To my knowledge, there is no hard limit to the number of criticals that a weapon can do. Some of the artifacts in the Lords of Middle Earth volumes, IIRC, did tons of extra criticals.
Slaying criticals are extra criticals that are rolled in addition to the normal (e.g. slashing, crush) critical of the weapon. This is from Arms Law & Claw Law (red band edition, #1100, section 6.4.2, pp. 18-19). The text specifies what Ginger McMurray noted: that slaying criticals against 'man-sized' creatures are rolled in addition to the normal critical.
What the rules don't seem to specify is whether this rule also applies to Holy, Mithril, or other types of criticals that weapons can do. We assumed that the same rule applies to them, and this makes more sense to me. I say this because if it were not the case, low rolls with Mithril/Holy weapons would be worse than normal criticals. If you take a look at the Large Creature critical chart, rolls as high as 50 produce just extra hits damage, but a 50 on an E Slash would stun foe two rounds and result in an injury (-15 penalty). It doesn't make much sense to me if a Holy weapon did less damage than a normal weapon.

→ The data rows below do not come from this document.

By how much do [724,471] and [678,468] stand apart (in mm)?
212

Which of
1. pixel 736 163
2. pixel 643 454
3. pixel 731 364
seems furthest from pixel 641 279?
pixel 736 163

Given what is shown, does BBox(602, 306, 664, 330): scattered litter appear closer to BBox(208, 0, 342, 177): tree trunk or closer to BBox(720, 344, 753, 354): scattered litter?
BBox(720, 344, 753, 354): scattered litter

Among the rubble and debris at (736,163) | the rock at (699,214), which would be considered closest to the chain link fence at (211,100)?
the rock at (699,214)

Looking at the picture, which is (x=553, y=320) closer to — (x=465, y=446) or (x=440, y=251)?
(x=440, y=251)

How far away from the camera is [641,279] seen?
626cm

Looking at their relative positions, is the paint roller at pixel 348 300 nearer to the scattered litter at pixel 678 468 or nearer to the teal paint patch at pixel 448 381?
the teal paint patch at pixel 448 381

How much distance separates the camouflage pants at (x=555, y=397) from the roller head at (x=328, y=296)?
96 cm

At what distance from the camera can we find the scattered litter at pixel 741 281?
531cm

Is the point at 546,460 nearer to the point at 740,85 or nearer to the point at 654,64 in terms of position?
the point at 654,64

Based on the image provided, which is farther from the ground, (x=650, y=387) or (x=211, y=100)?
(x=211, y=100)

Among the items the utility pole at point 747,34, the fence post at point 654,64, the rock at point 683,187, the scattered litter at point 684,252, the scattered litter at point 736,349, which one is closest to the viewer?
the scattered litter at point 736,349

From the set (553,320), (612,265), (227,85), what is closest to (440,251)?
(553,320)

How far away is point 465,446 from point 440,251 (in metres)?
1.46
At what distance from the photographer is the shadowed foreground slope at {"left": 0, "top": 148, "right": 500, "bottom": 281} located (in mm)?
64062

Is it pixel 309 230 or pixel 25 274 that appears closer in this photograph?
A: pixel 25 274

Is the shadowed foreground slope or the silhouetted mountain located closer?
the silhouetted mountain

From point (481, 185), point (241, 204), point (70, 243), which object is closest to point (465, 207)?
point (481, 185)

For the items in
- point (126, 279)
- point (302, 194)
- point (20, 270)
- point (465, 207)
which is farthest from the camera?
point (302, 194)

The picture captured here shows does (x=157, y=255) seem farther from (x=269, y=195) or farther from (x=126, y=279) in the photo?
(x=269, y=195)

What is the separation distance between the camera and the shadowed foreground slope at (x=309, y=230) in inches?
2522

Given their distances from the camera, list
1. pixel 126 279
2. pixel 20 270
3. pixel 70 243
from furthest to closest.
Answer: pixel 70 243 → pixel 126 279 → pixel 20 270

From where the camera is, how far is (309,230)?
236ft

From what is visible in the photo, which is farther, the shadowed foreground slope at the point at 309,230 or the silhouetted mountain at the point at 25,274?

As for other types of criticals such as fire, sometimes the weapon will specify whether it does 'extra' criticals or not. In the original Creatures and Treasures, for example, p. 73, the weapon Noril is said to do 'an addtional' heat critical. In that case, I think it is clear that the weapon is supposed to do a normal critical and an additional one on top. When it is not specified, I think it is a case of GM judgment.